If input is [ 3,3,3,2 ] - blue - the output should be [ 2 ].

Neural network

After some research I found the Hopfield network, which should give the most similar sequence. But then I realized that my sequences lengths are variable and Hopfield network architecture expects binary values.

I could somehow create the binary representation of sequence but I have no idea how to manage the lengths which may vary.

Let’s make it to another level

What if every value in sequence is not a scalar but velocity vector (d, s), where d is direction and s is speed?

Related questions

  1. Can neural networks be trained “online”? So no need to know previous train dataset, just give new dataset.
  2. Can neural networks be trained on server side (e.g. python) but used for prediction on client side (javascript)?
  3. Can neural networks have some kind of “short term memory” - prediction will be affected by 2-3 previous predictions?
  4. Most important - should I use neural networks or some another approach?

Thanks to everyone.

Feel free to correct my English.

1

1 Answers

2
votes

Can neural networks be trained “online”? So no need to know previous train dataset, just give new dataset.

Typically, you dont train an ANN continuously. You train it until your error is within tolerance, then use that model going forward to make predictions. You could store the information off and retrain the network every night if you want to periodically adjust the model, but odds are that's not going to offer much improvement, and runs the risk of prolonged bad data of skewing your model.

Can neural networks be trained on server side (e.g. python) but used for prediction on client side (javascript)?

It depends. Do you intend to use a trained model for the client prediction, or do you intend for the user actions to live-train the model which are immediately used for prediction? If the model is already trained, you can use it for prediction of user events. If the model is not trained, you run the risk of bad data corrupting the model. Live-training like that would also require a constant update of the model settings on the client side with the new model generated by the server.

Can neural networks have some kind of “short term memory” - prediction will be affected by 2-3 previous predictions?

Using previous predictions as input is not recommended. It introduces entropy to the system which can allow the model to drastically deviate from reliable predictions if it makes a few bad predictions in a row. You can try it, in which case you'll need n*k additional nodes on your input layer, where n is the number of previous predictions you want to use, and k is the number of output values in a prediction.

Most important - should I use neural networks or some another approach?
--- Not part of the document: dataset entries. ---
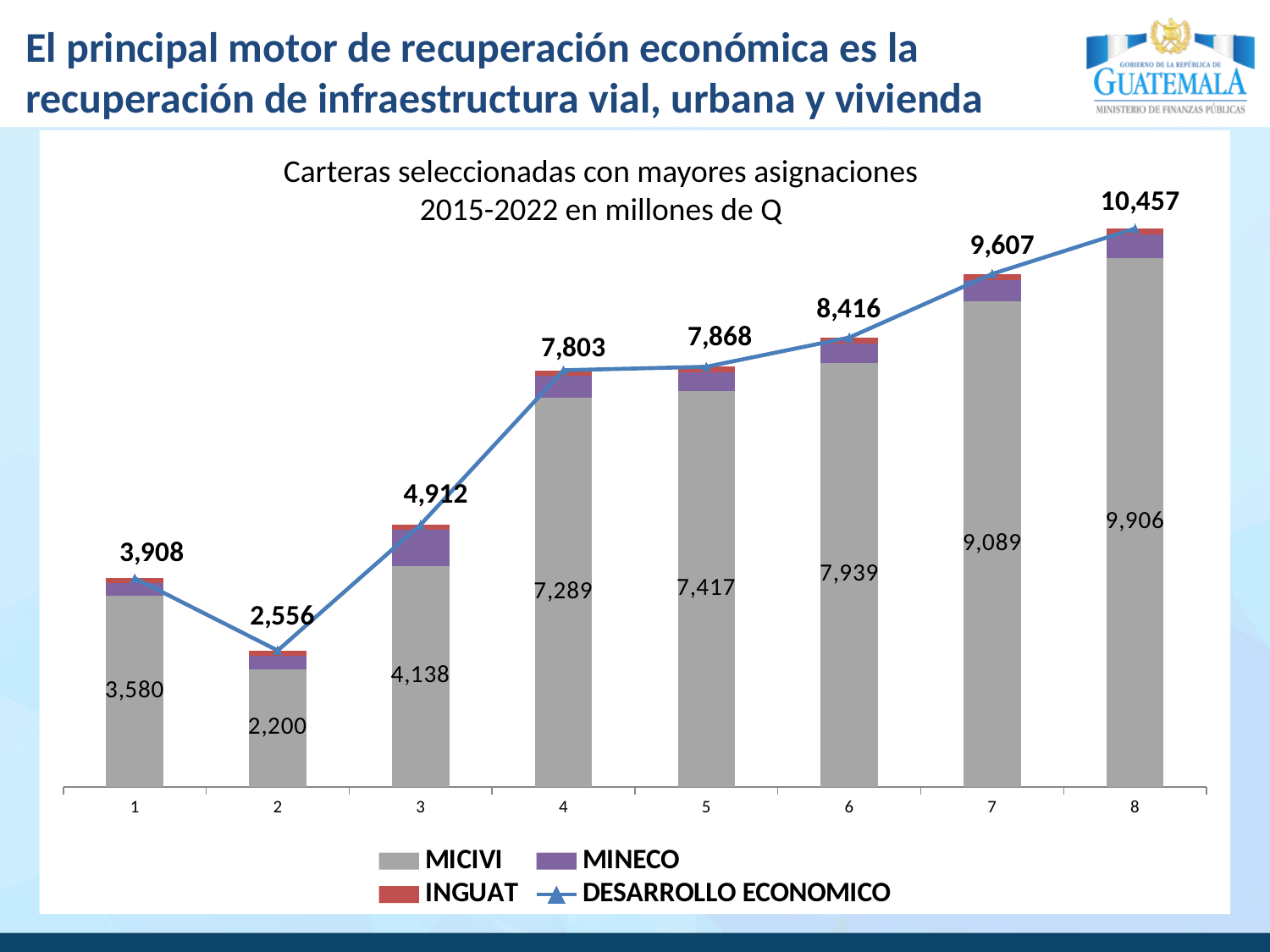
What is the DESARROLLO ECONOMICO value for category 2? 2,556 Does the DESARROLLO ECONOMICO line rise or fall from category 3 to category 8? rise Which category has the lowest MICIVI value? 2 What kind of chart is this? Stacked bar chart with a line What is the difference between the MICIVI values for category 5 and category 4? 128 Which is larger, the MICIVI value for category 1 or for category 2? category 1 How many series does the legend list? 4 How many categories are shown on the x axis? 8 What is the difference between the DESARROLLO ECONOMICO values for category 8 and category 7? 850 Which category has the highest DESARROLLO ECONOMICO value? 8 What is the MICIVI value for category 8? 9,906 What is the MICIVI value for category 3? 4,138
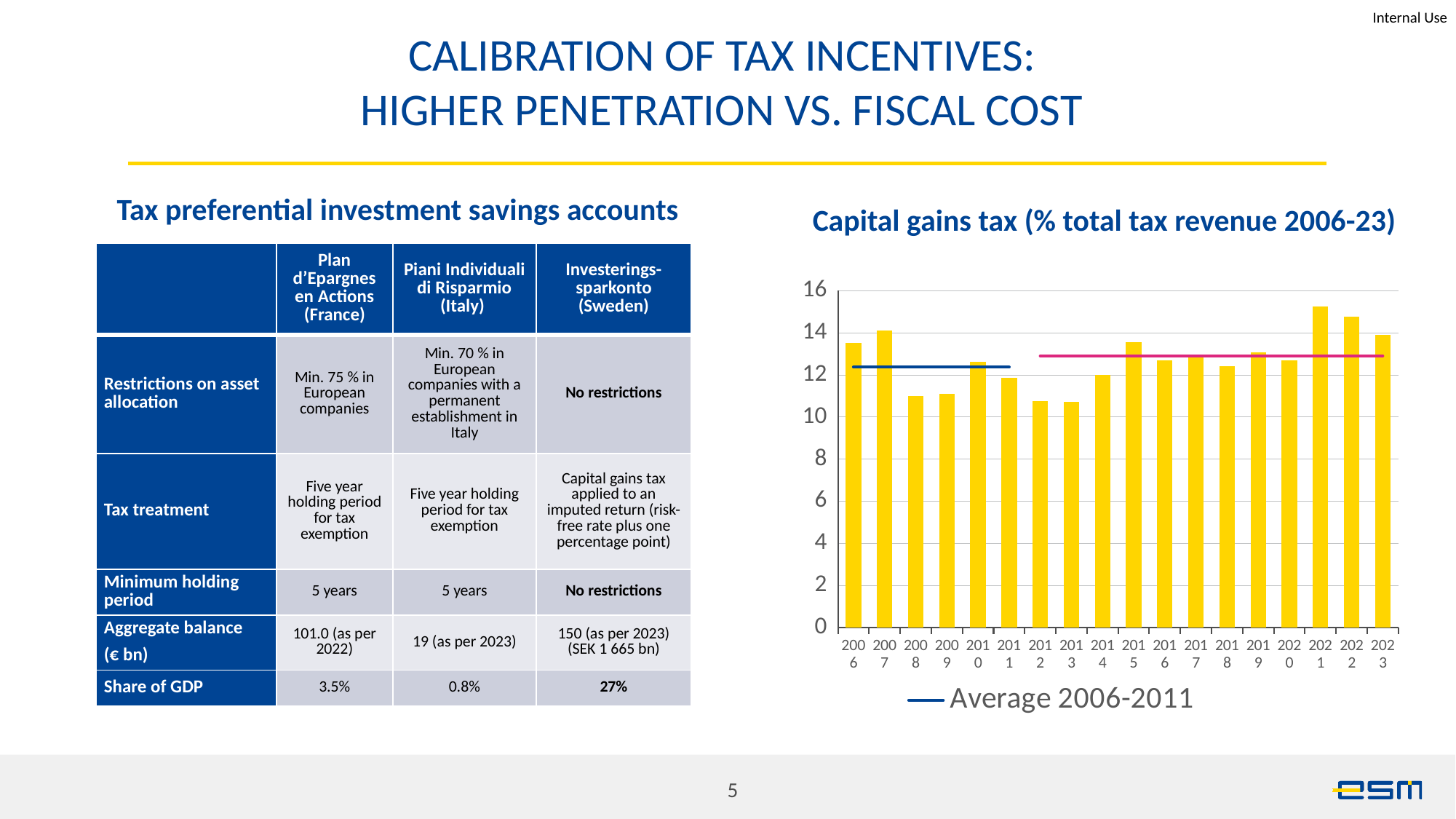
In the capital gains tax chart, which year has the larger value, 2021 or 2008? 2021 In the capital gains tax chart, is the value for 2006 greater or less than 12? greater In the capital gains tax chart, is the value for 2021 greater or less than 14? greater Which year has the highest bar in the capital gains tax chart? 2021 In the capital gains tax chart, is the value for 2008 greater or less than 12? less In the capital gains tax chart, which year has the larger value, 2007 or 2009? 2007 How many years (bars) are plotted in the capital gains tax chart? 18 In the capital gains tax chart, do the values rise or fall from 2021 to 2023? fall How many entries does the legend of the capital gains tax chart list? 1 What kind of chart is shown under the title 'Capital gains tax (% total tax revenue 2006-23)'? bar chart What is the legend entry shown below the capital gains tax chart? Average 2006-2011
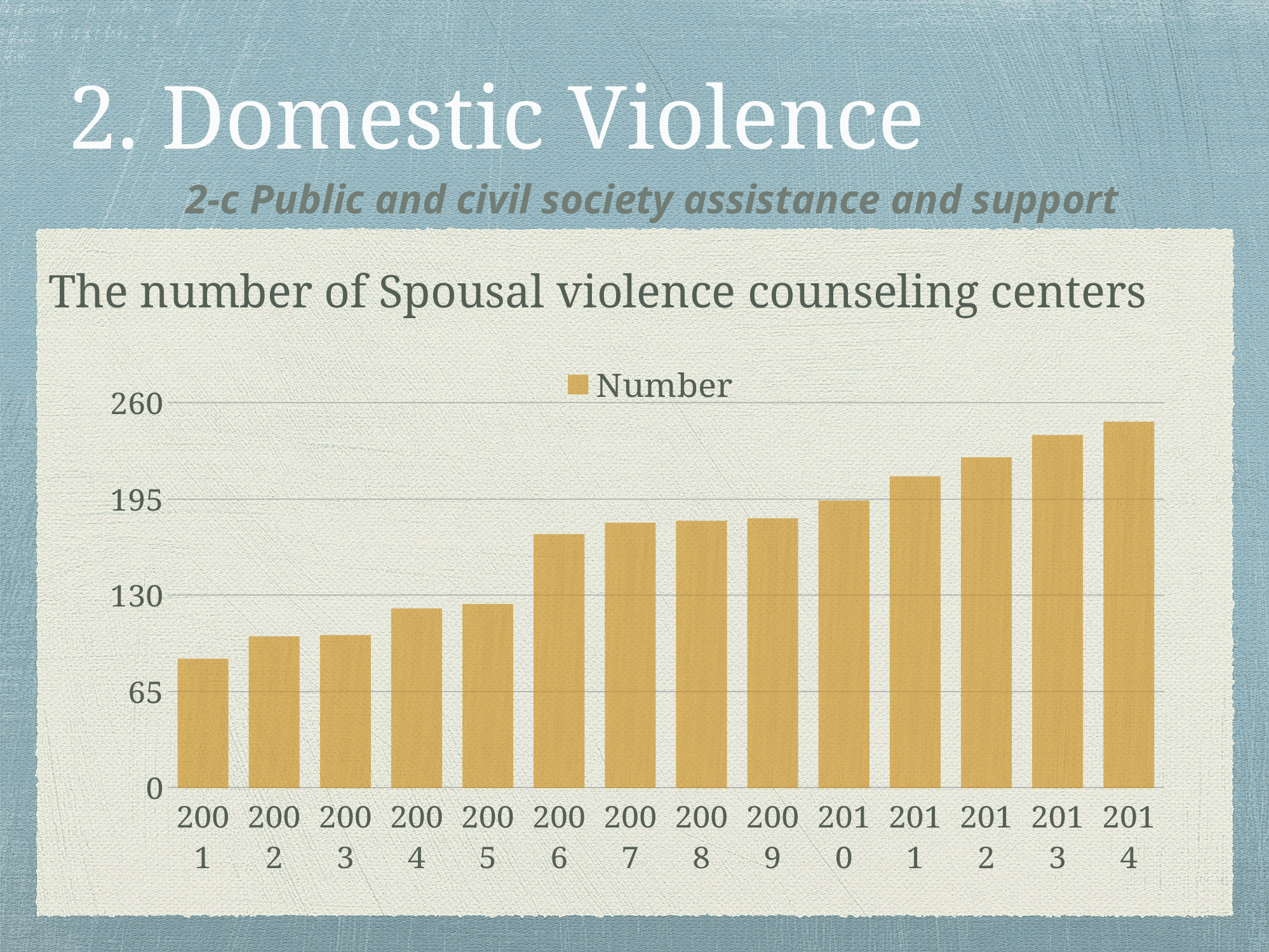
What is the title of the chart? The number of Spousal violence counseling centers Do the values generally rise or fall from 2001 to 2014? rise Which year has the larger value, 2005 or 2006? 2006 How many years are plotted on the x axis of the chart? 14 What is the name of the series shown in the legend? Number Which year has the highest number of spousal violence counseling centers? 2014 Is the value for 2014 greater or less than 195? greater Is the value for 2001 greater or less than 130? less How many series does the chart's legend list? 1 Which year has the lowest number of spousal violence counseling centers? 2001 What kind of chart is shown on the slide? bar chart Is the value for 2006 greater or less than 130? greater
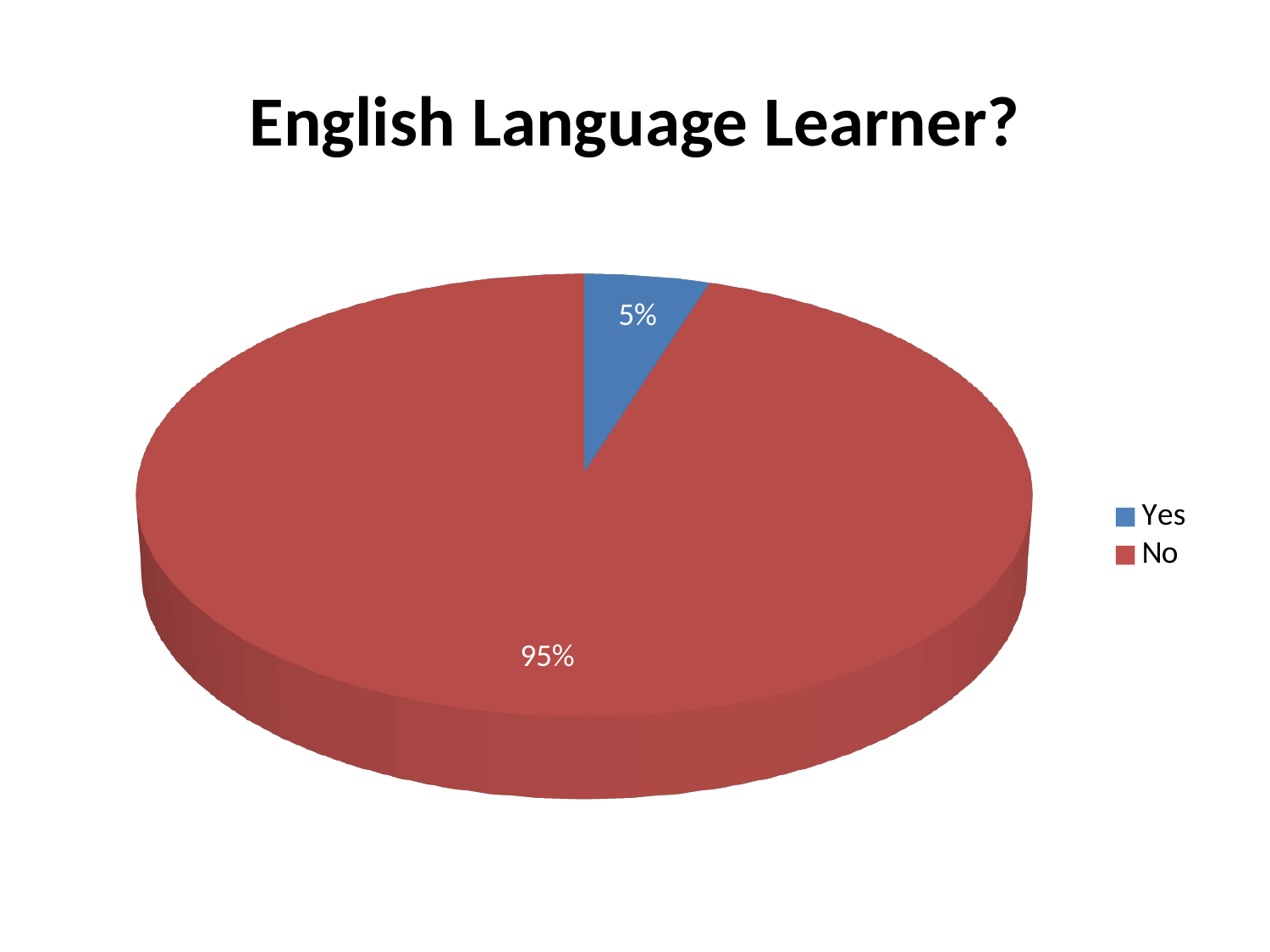
How many slices does the pie chart have? 2 Which slice is larger, "Yes" or "No"? No How many entries does the legend list? 2 What is the title of the chart? English Language Learner? What kind of chart is shown on the slide? Pie chart Which category has the smallest slice of the pie? Yes What share of the pie is labelled "No"? 95% What share of the pie is labelled "Yes"? 5% Which category has the largest slice of the pie? No What is the difference in percentage points between the "No" slice and the "Yes" slice? 90 What colour is the "Yes" slice? Blue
ANNs are very useful for predicting things. The biggest problem is defining the scope, and relevant reliable data necessary to make a prediction. I've made ANNs which predict market volatility in video games, with thousands of input values, but predicting mouse movements is going to be a challenge. Nothing is stopping a user from moving the mouse in a circle for hours, or leaving the cursor in one spot. Each time you sample such an action, its going to make your model more likely to predict that type of behavior. Good training data, and a controlled environment is essential. Video games would make for a bad environment for predicting mouse movement, as user behavior is dependent on more than previous mouse movements. Websites would be a favorable environment though, as during a session, a user navigates in predictable ways through a finite space.